Viewing code scanning logs

You can view the output generated during code scanning analysis in GitHub.com.

If you have write permissions to a repository, you can view the code scanning logs for that repository.

Code scanning is available for all public repositories, and for private repositories owned by organizations where GitHub Advanced Security is enabled. For more information, see "About GitHub Advanced Security."

About your code scanning setup

You can use a variety of tools to set up code scanning in your repository. For more information, see "Setting up code scanning for a repository."

The log and diagnostic information available to you depends on the method you use for code scanning in your repository. You can check the type of code scanning you're using in the Security tab of your repository, by using the Tool drop-down menu in the alert list. For more information, see "Managing code scanning alerts for your repository."

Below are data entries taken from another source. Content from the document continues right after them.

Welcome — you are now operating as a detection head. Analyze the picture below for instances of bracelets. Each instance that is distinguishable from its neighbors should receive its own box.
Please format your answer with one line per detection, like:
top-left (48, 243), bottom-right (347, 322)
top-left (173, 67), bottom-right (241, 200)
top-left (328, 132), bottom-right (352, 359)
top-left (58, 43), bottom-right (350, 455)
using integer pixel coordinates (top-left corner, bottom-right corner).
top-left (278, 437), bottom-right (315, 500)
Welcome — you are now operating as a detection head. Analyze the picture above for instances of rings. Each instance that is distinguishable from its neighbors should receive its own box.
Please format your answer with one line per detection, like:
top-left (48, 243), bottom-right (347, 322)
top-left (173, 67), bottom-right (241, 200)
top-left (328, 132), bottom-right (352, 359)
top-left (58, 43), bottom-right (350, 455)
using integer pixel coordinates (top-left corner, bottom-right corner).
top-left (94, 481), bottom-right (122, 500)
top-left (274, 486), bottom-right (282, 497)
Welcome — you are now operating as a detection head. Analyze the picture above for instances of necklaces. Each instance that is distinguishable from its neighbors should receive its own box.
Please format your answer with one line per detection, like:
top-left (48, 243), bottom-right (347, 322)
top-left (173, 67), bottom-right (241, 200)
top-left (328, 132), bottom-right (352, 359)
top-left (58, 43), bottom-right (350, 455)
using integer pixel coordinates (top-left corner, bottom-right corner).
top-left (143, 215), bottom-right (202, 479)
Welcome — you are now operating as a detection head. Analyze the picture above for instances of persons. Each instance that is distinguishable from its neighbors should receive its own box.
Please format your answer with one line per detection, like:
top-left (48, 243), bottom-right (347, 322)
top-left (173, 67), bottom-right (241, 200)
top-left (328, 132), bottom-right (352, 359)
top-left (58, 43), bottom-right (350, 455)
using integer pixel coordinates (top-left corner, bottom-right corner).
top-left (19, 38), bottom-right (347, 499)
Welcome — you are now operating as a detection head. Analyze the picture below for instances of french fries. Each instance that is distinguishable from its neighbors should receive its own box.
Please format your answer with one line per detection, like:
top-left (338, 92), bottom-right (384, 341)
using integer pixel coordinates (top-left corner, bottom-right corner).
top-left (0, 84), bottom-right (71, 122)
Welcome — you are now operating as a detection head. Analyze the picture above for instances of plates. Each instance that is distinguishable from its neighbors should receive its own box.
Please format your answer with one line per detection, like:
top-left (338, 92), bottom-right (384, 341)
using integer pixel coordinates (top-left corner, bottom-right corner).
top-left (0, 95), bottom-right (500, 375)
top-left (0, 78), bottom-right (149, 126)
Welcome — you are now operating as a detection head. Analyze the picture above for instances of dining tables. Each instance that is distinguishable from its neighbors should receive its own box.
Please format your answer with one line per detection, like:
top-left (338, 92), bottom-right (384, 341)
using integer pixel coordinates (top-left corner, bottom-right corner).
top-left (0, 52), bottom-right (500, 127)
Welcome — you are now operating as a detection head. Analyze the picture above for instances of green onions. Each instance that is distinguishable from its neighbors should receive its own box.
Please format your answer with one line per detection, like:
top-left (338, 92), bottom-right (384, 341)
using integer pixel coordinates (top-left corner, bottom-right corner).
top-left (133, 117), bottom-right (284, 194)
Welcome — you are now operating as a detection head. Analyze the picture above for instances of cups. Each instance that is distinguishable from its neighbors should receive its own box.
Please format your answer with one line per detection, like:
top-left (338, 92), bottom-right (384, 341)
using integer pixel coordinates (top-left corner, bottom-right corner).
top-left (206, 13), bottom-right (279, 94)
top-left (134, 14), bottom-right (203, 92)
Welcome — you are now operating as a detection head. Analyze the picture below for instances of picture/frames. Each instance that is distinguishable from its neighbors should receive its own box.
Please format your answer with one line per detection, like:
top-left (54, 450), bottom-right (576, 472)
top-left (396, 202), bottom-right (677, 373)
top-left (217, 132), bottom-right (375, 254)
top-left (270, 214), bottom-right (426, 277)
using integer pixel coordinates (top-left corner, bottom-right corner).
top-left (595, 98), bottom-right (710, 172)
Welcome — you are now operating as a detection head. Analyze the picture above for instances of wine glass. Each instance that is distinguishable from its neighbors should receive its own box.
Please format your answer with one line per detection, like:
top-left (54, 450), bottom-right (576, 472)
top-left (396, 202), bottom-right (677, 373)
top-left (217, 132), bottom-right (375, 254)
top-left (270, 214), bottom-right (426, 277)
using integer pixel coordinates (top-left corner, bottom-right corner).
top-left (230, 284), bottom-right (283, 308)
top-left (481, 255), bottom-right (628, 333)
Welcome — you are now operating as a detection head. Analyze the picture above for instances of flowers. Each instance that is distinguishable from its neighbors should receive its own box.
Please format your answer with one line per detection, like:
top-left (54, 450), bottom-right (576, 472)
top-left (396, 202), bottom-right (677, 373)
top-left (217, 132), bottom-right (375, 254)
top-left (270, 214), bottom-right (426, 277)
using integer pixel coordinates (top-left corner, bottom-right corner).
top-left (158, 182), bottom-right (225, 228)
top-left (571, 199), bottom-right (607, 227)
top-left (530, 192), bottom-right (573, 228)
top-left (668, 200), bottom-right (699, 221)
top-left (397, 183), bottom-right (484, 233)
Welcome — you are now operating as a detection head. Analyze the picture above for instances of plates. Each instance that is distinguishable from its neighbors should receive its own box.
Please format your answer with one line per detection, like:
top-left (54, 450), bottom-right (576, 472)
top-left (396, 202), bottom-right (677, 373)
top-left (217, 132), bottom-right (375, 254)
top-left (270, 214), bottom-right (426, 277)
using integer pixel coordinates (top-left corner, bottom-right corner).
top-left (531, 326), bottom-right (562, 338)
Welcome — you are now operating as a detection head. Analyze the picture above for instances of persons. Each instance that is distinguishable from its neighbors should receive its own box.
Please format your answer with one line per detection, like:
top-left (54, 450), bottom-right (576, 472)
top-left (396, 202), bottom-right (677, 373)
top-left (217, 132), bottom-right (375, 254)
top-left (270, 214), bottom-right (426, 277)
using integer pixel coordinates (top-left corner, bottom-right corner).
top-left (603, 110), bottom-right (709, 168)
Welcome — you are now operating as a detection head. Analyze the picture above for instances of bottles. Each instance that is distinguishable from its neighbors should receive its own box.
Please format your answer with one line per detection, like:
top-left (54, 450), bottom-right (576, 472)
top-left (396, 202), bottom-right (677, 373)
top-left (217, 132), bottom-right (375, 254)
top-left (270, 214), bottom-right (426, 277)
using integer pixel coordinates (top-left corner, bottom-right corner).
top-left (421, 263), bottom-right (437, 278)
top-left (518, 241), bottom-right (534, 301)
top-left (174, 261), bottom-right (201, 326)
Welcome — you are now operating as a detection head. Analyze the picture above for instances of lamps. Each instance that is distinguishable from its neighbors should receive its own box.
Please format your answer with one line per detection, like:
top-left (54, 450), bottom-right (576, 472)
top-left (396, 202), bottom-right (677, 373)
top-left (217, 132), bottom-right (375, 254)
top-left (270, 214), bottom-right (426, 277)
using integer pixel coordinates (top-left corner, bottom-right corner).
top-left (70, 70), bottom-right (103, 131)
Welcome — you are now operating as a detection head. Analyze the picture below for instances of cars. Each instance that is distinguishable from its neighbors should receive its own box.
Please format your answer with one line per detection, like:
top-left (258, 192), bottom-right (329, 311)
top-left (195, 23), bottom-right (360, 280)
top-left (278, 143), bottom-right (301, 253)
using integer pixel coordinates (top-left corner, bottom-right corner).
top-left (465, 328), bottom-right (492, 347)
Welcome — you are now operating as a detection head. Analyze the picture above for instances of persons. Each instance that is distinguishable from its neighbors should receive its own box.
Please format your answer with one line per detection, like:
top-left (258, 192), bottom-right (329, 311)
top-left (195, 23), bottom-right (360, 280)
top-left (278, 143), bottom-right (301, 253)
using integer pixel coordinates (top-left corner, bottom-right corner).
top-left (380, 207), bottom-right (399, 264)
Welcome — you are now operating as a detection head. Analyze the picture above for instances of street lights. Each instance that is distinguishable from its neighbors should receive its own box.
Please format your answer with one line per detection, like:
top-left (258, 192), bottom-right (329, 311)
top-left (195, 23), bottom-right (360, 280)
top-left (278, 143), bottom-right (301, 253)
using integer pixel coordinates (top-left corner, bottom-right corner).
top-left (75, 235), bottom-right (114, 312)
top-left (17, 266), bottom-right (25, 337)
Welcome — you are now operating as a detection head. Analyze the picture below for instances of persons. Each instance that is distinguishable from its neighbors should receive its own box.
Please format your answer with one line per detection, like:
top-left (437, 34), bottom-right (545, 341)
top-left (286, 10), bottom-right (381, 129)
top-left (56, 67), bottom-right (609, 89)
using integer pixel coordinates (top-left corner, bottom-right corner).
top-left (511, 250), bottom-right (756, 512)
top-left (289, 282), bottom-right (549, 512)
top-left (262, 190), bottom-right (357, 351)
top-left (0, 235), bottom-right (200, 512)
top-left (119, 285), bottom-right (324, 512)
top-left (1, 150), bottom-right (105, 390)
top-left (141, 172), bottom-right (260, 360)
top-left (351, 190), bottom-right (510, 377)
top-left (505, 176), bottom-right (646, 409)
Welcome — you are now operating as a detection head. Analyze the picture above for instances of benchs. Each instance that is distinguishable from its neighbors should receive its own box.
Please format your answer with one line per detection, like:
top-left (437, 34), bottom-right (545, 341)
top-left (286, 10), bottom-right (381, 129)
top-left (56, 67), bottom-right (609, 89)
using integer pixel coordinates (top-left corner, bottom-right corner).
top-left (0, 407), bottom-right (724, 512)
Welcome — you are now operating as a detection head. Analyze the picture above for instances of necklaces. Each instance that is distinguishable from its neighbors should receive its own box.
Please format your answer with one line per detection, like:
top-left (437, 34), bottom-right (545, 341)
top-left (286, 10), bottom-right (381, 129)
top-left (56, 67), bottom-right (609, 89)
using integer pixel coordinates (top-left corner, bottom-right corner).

About analysis and diagnostic information

You can see analysis and diagnostic information for code scanning run using CodeQL analysis on GitHub.

Analysis information is shown for the most recent analysis in a header at the top of the list of alerts. For more information, see "Managing code scanning alerts for your repository."

Diagnostic information is displayed in the Action workflow logs and consists of summary metrics and extractor diagnostics. For information about accessing code scanning logs on GitHub, see "Viewing the logging output from code scanning" below.

If you're using the CodeQL CLI outside GitHub, you'll see diagnostic information in the output generated during database analysis. This information is also included in the SARIF results file you upload to GitHub with the code scanning results.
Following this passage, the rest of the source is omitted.